Oh, and, lest I forget, this is one of the obvious themes of Robert Heinlein's character, Lazarus Long. Starting out in the Novella Methuselah's Children, he's already the oldest man alive. He stays that, surviving for more than 4000 years, tales from which make up one of RAH's greatest novels, "Time Enough For Love". Some of the sexuality aspects of the latter's storyline will likely offend prudish types, but it's a remarkably entertaining and thoughtful piece of work.

Anonymous said...

So your arguments against saving the lives of 100,000 people a day (the number that die of old age and related problems) is stupid because Gollum was miserable.

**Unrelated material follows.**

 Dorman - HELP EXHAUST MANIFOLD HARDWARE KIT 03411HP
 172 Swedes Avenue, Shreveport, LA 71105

The truth is that science is coming very close to a day when we can stop aging. If we put the resources into it we could concur the first problems in a few years. We don't need to invent the tech now to make us live 1000 years. We just need to gain at last 1 year a year to stay alive. Stem cells can be that first step, enabling repair of organs and rejuvenation of the whole body.

If it is even in the realm of possibility to save 100,000 lives a day I don't see how we can justify not trying. Just because people think it is weird or have other nonsensical arguments against does not mean people should die.

Also the argument about generations is just silly. I am 24 and have friends in their 40-60s. Online I talk to people every day in diffrent age ranges and contries. Just because people are diffrent does not mean they can not live together and get along.

The following link leads to a parable of why aging research is so important. I encourage everyone to read it.


PS Sorry if this double posts blogger is giving me errors.

PPS Nick B are you Nick Bostrom?

Assistant Village Idiot said...

"saving the lives of..." is an interesting reframe. It is technically true, of course, but it is not usually how we frame increasing the number of 90 year olds who turn 91.

Online communities may indeed change how we view aging and generations. With the exception of my sons and a few of their friends, I certainly find 20 year olds more interesting online than live.

Anonymous said...

Village idiot :)

Please read the fable I posted. The end and notes at the end are the most important to read. It is the single best/understandable argument I have come across for pro-longevity research.